[Вопросы]:
• a. Какая участь, по сообщению Прокла, постигла тех, кто разболтал людям тайну, согласно тексту о Пифагоре?
• b. Укажите, согласуется ли каждое утверждение с текстом о Пифагоре: да или нет, с дословной цитатой решающих слов. (i) Пифагоровы правила предназначались для измерения длины любой диагонали. (ii) Во времена Пифагора существование таких чисел считалось чем-то безопасным. (iii) Если прямые делятся бесконечно, они состоят из исчислимых элементов.

[Текст]:
════════

Хороший пример – соотношение стороны квадрата и его диагонали. Пифагоровы правила были рассчитаны на то, чтобы измерить длину любой диагонали, но в случае с квадратом получались иррациональные числа, такие, например, как У2. В рамках системы целых чисел этот квадратный корень не может быть выражен – ведь у него нет предела, его период длится бесконечно.

В наш продвинутый научный век черных дыр и антивещества оперировать подобными числовыми значениями может, кажется, даже ребенок. Но во времена Пифагора само их существование мыслилось своего рода порталом в иные, опасные миры. Оно порождало пугающие выводы: ведь если существуют бесконечные числа, то и прямые, получается, могут бесконечно делиться на отрезки. А если прямые делятся бесконечно, то они не могут состоять из набора исчислимых, четко обрисованных Пифагором элементов – то есть вся его философия материального мира обессмысливается! Теорема Пифагора оборачивается ее собственным зеркальным отражением, дорогой в беспредельную и неопределенную вселенную – но лишь для тех, кто знал этот секрет. До нас дошли сведения о судьбе тех, кто разгневал богов, разболтав эту тайну людям, – они, как сообщал Прокл, погибли при кораблекрушении, все до одного.

════════

[Данные ниже]:
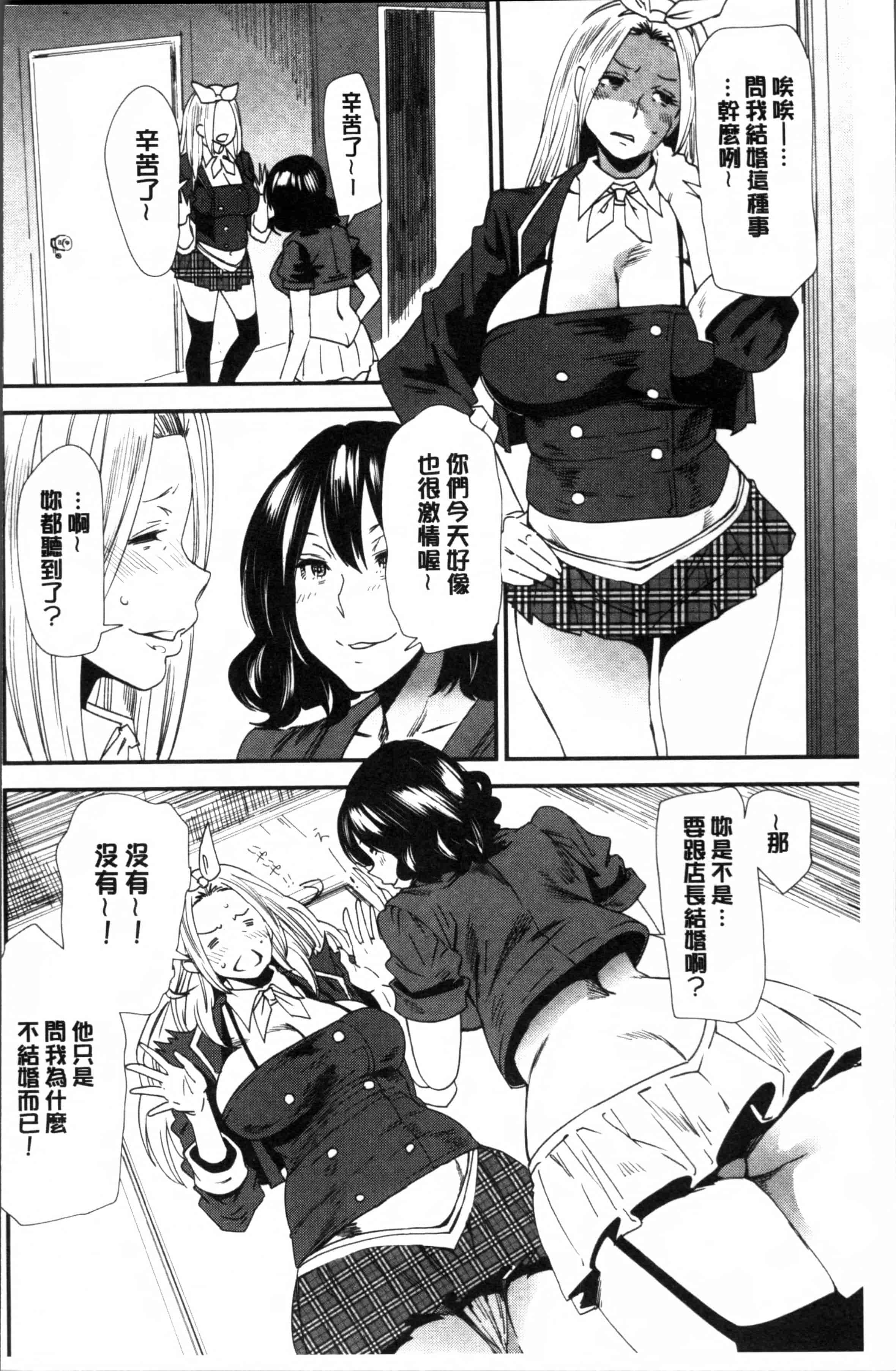 [大嶋亮] 義母色果実_第4集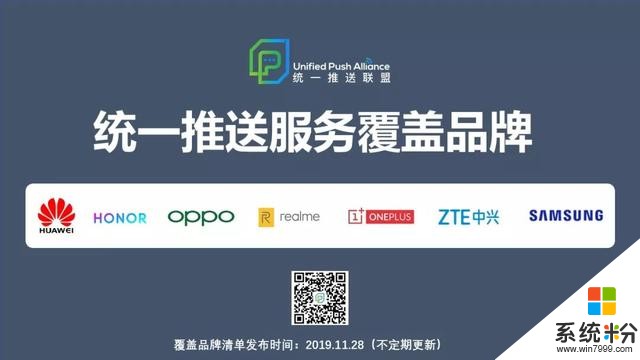 重磅!華米OV將重建國內安卓生態,這次看你們了(13)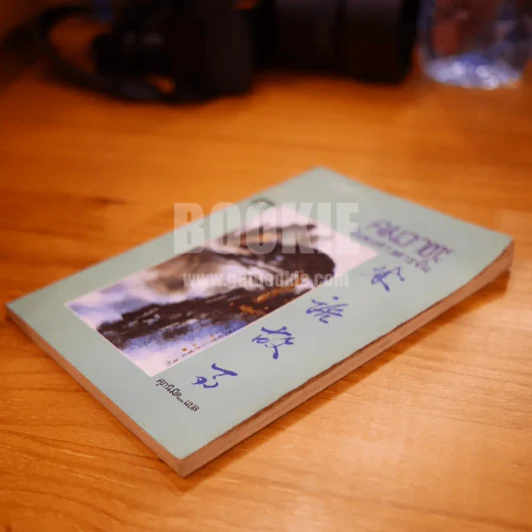 คมวาทะในพงศาวดารจีน - ศุภนิมิต รูปที่ 3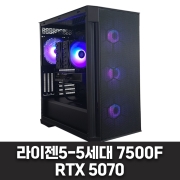게이밍 컴퓨터 - 라이젠5-5세대 7500F, RTX 5070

════════

[Ответы]:
• a. Они погибли при кораблекрушении, все до одного.

• b.
(i) Да: «Пифагоровы правила были рассчитаны на то, чтобы измерить длину любой диагонали».
(ii) Нет: «само их существование мыслилось своего рода порталом в иные, опасные миры».
(iii) Нет: «то они не могут состоять из набора исчислимых, четко обрисованных Пифагором элементов».